Sometimes that's bringing up everything on brand new hardware, sometimes it's simply taking a SoC vendors linux bsp and tweaking it to suit. Right now I'm working with a Jetson-TK1 devboard, using Yocto to create the system, the customer is working on their application and also has a hardware department currently making a custom variant of the board. So my work is to make changes/additions to the bsp as required for their application, and when the time comes I'll make the tweaks needed to get everything booting on their custom board.

Often the work I do ends up ending far before any product is released which is a bit weird, did some work in 2014 that still hasn't been released, but also got a few products out there that I worked on which are quite cool, like some boot time work on a supercars dashboard setup, that was/is pretty cool :)
 
It's used a lot for enterprise back ends; web servers, application servers hosting java, tomcat, jboss, etc. I love Linux and once the server is up it tends to just stay running fine forever. Our Windows servers tend to need rebooting occasionally to stay stable. But I have to say that the new guys and girls find supporting systems hosted on Windows far easier than Linux.
 
But I have to say that the new guys and girls find supporting systems hosted on Windows far easier than Linux.
I'd say this is hugely down to what you're used to. I've grown up with Unix-like OSs with very little Windows exposure (for someone who is technical), and Linux is a doddle compared with Windows. I've only heard Windows to be an illogical frustration from the perspective of my fellow Linux chaps, never the opposite. Though that comes with the territory.
 
My company uses Linux in the workplace. CentOS, Debian and Red Hat comes to mind.

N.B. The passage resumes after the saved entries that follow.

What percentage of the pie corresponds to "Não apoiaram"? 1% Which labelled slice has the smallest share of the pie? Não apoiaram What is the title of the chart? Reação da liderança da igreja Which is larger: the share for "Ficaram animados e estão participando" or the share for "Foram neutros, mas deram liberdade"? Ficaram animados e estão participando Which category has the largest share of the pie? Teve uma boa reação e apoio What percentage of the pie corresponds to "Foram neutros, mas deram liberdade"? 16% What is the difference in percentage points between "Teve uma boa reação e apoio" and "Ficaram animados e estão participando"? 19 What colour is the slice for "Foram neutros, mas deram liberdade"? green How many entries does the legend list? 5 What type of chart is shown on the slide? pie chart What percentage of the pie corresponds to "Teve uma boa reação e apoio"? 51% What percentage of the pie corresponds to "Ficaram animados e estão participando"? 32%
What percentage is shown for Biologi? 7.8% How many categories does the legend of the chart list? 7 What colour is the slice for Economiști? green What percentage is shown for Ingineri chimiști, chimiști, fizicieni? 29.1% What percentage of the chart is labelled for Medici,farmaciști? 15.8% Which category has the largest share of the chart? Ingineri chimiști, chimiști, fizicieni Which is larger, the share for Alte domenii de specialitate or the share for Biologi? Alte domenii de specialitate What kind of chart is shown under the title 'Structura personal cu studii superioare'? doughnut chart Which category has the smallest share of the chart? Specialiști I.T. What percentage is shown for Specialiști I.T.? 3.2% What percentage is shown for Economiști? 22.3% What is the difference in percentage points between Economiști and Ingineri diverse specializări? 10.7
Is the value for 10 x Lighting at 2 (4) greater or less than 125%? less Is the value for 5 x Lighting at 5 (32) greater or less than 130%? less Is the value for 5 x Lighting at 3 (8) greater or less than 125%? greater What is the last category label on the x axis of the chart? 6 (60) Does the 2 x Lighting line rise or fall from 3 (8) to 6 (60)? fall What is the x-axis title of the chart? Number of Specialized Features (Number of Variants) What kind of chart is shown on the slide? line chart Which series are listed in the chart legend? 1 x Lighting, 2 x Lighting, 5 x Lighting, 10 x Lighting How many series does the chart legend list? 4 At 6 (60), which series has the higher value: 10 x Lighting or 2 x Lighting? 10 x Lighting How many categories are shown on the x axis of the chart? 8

I myself use Kali and Ubuntu in a virtual environment.

How did everyone get on with the recent Critical glibc Vulnerability? Lots of emergency patching ;)
 
I would love to learn Linux Server Admin and then introduce this to my current workplace. We currently have a couple of Linux based servers, one is our Web firewall called SophosWeb. I'm keen to learn Linux but not sure how I would apply these skills to my current work place.

It would be amazing if I could propose a change to our network infrastructure based on the advantages Linux provides.